The U.S. Customs and Border Protection (CBP) plans to migrate its entire application portfolio to the cloud by Jan. 20, 2028, a move that would make the agency one of the largest in the federal government to complete a full cloud transition, according to a senior official.
“We’re going to be one of the first agencies at this scale to move all 276 apps in the cloud,” said Sanjeev “Sonny” Bhagowalia, CBP chief information officer and assistant commissioner, on June 9 at IBM Think Gov 2026 in Washington, D.C.
The migration effort is already well underway. The agency has already migrated about 80% of its application tier and roughly 50% of its database tier, Bhagowalia said.
CBP launched its agencywide cloud migration effort in 2017 as part of a broader modernization strategy that moved the agency away from costly legacy mainframes and aligned with federal data center consolidation requirements. It will retire a Tier 4 data center. The effort received a significant boost in 2020 through funding from the federal Technology Modernization Fund.
Other top tech priorities
Beyond cloud modernization, Bhagowalia outlined several technology priorities shaping CBP’s digital transformation strategy, including quantum readiness, artificial intelligence (AI), and cybersecurity.

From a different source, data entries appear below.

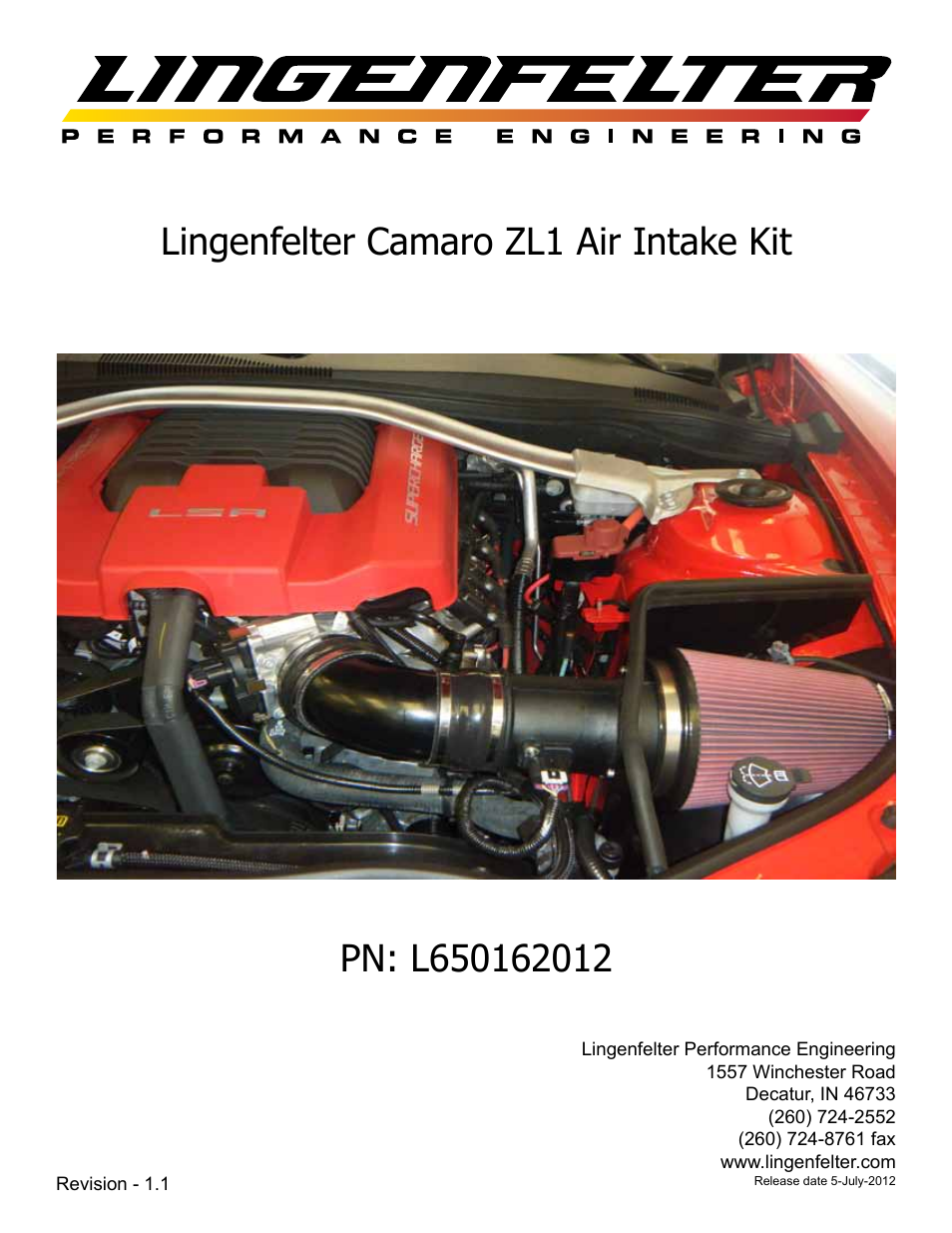 LINGENFELTER
PERFORMANCE ENGINEERING

Lingenfelter Camaro ZL1 Air Intake Kit

LSA
SUPERCHARGED

PN: L650162012

Lingenfelter Performance Engineering
1557 Winchester Road
Decatur, IN 46733
(260) 724-2552
(260) 724-8761 fax
www.lingenfelter.com
Release date 5-July-2012

Revision - 1.1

CBP is preparing for the emergence of quantum computing by testing post-quantum cryptography technologies with industry partners and the National Institute of Standards and Technology (NIST).
“We think quantum is moving to the left,” Bhagowalia said, referring to the accelerating pace of development. “However, we want to watch out for post-quantum cryptography with the harvesting now and decrypting later.”
He said the agency is among the first federal organizations testing post-quantum cryptography algorithms and is working closely with NIST and industry partners to prepare for future security requirements.
In AI, Bhagowalia said the agency’s strategy has evolved from traditional predictive analytics toward generative AI, agentic AI, and edge AI applications. CBP is also deploying AI-powered coding assistants to improve software development productivity.
“We look at how AI, first of all, is reasonable, and it has to meet law enforcement standards,” Bhagowalia said.
A comprehensive agencywide data catalog and clear data ownership framework have been critical to enabling AI adoption, Bhagowalia noted.
Cybersecurity remains a growing challenge as threat activity increases. Bhagowalia said CBP now faces approximately 150 million cyberattack attempts each day and is shifting its cybersecurity strategy in response.
“First thing is to modernize our cybersecurity approach from compliance to more proactive,” he said, adding that the agency is strengthening visibility across its networks, applying AI to improve cyber resilience, and advancing a zero trust security architecture.